» **TEXT PASSAGE**:
Edited and approved by Ben Leith
In 2014, the Supreme Court of Canada in Bhasin v. Hrynew (“Bhasin”) established good faith contractual performance as a general organizing principle of the common law of contract and created a specific duty of honesty in contractual performance – ultimately, imposing a stand-alone duty of good faith. Despite Justice Cromwell’s repeated assertions that the judgement in Bhasin was an incremental step in the common law, Canadian legal scholars and prominent Canadian law firms dubbed it a “landmark” decision that would transform the manner in which business parties performed their contractual obligations.
However, in the context of commercial real estate, the duty of good faith contractual performance existed long before Bhasin. The Court’s decision referred to cases addressing commercial real estate matters, such as Gateway Realty Ltd. v. Arton Holdings Ltd and Dynamic Transport Ltd. v. O.K. Detailing Ltd.. While the cases were used to demonstrate the pre-existence of good faith in the context of Canadian common law as a whole, they simultaneously highlight the pre-existence of good faith in the narrower context of commercial real estate law. Bhasin points to a number of instances in commercial real estate where the duty of good faith already existed, such as landlord and tenant arrangements, tendering bids, certain leasing agreements, matters of subdivision approval and attempts to negate a title conveyance.

» **MATERIAL SUPPLIED**:
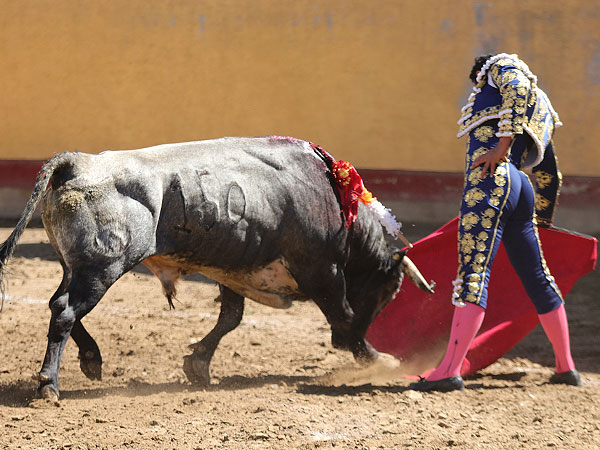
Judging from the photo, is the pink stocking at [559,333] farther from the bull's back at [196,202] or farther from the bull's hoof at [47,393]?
the bull's hoof at [47,393]

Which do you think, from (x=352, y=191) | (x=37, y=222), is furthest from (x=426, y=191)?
(x=352, y=191)

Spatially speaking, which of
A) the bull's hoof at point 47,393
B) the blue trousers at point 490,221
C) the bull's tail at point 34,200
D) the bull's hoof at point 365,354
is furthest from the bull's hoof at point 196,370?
the blue trousers at point 490,221

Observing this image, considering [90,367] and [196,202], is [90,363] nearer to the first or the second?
[90,367]

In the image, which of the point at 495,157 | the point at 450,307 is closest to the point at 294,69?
the point at 450,307

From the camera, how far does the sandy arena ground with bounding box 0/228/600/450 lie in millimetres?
3451

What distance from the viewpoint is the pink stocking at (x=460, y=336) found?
4.23 metres

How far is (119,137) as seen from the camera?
959 centimetres

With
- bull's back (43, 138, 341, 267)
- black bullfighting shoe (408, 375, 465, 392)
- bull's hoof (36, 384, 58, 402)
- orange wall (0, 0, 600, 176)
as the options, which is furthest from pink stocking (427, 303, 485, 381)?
orange wall (0, 0, 600, 176)

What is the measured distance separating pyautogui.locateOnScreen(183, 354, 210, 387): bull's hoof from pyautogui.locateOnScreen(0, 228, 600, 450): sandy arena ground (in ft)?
0.18

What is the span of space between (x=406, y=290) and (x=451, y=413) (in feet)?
4.66

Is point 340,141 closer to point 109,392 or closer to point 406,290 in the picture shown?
point 406,290

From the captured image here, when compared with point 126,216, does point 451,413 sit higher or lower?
lower

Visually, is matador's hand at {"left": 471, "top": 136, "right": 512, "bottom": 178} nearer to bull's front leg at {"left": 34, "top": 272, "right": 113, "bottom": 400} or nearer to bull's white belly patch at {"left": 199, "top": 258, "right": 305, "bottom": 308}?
bull's white belly patch at {"left": 199, "top": 258, "right": 305, "bottom": 308}

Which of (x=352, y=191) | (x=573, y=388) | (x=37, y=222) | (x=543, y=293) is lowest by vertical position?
(x=37, y=222)
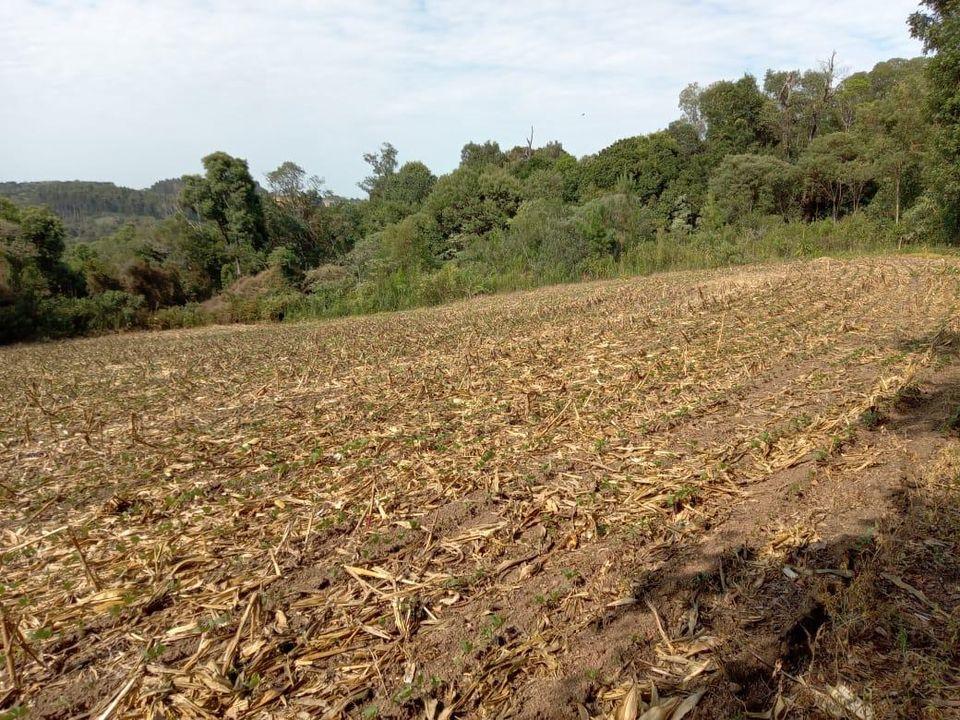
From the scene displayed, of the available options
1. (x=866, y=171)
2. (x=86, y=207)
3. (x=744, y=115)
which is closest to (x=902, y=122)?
(x=866, y=171)

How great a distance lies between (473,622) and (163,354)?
11855 mm

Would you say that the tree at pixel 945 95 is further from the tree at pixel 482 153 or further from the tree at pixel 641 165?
the tree at pixel 482 153

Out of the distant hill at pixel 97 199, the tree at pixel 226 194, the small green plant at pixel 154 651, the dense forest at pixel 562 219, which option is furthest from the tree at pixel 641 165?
the distant hill at pixel 97 199

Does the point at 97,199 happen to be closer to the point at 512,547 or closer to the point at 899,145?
the point at 899,145

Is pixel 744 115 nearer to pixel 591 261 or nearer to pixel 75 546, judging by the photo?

» **REQUIRED ACTIONS**:
A. From the text on Bhasin v. Hrynew, list the commercial real estate instances where, according to Bhasin, the duty of good faith already existed.
B. Carry the text on Bhasin v. Hrynew forward from its final sentence.

» **SET OF ANSWERS**:
A.
- Landlord and tenant arrangements
- Tendering bids
- Certain leasing agreements
- Matters of subdivision approval
- Attempts to negate a title conveyance

B.
If the practice of commercial real estate already required a duty of good faith contractual performance, is there opportunity for Bhasin to make a difference? Let’s explore some commercial real estate matters that were not addressed in Bhasin.
In some measure, the doctrine of caveat emptor (“buyer beware”) lies at the other end of the spectrum from a duty of good faith. While caveat emptor aims to place most of the risk on a single party (the purchaser), the ruling in Bhasin seeks to facilitate trust and cooperation between contracting parties. The Court stated that “the duty of honest performance should not be confused with a duty of disclosure, a fiduciary duty, or require a party to forego advantages flowing from the contract”. This indicates that vendors of a property are not subject to any additional duties of disclosure beyond those already developed in the common law.
Right of First Refusal (ROFR)
Canadian courts have generally refused to allow the party owing the ROFR to exercise its discretion in a way that eviscerates the entitled party’s ROFR. Such decisions have been reached by recognizing an implied duty of good faith or on some other basis rooted in the terms of the agreement or common law. Considering courts have already been willing to find an implied duty of good faith in regard to ROFR clauses, it does not appear that Bhasin will make a major impact in this area of law.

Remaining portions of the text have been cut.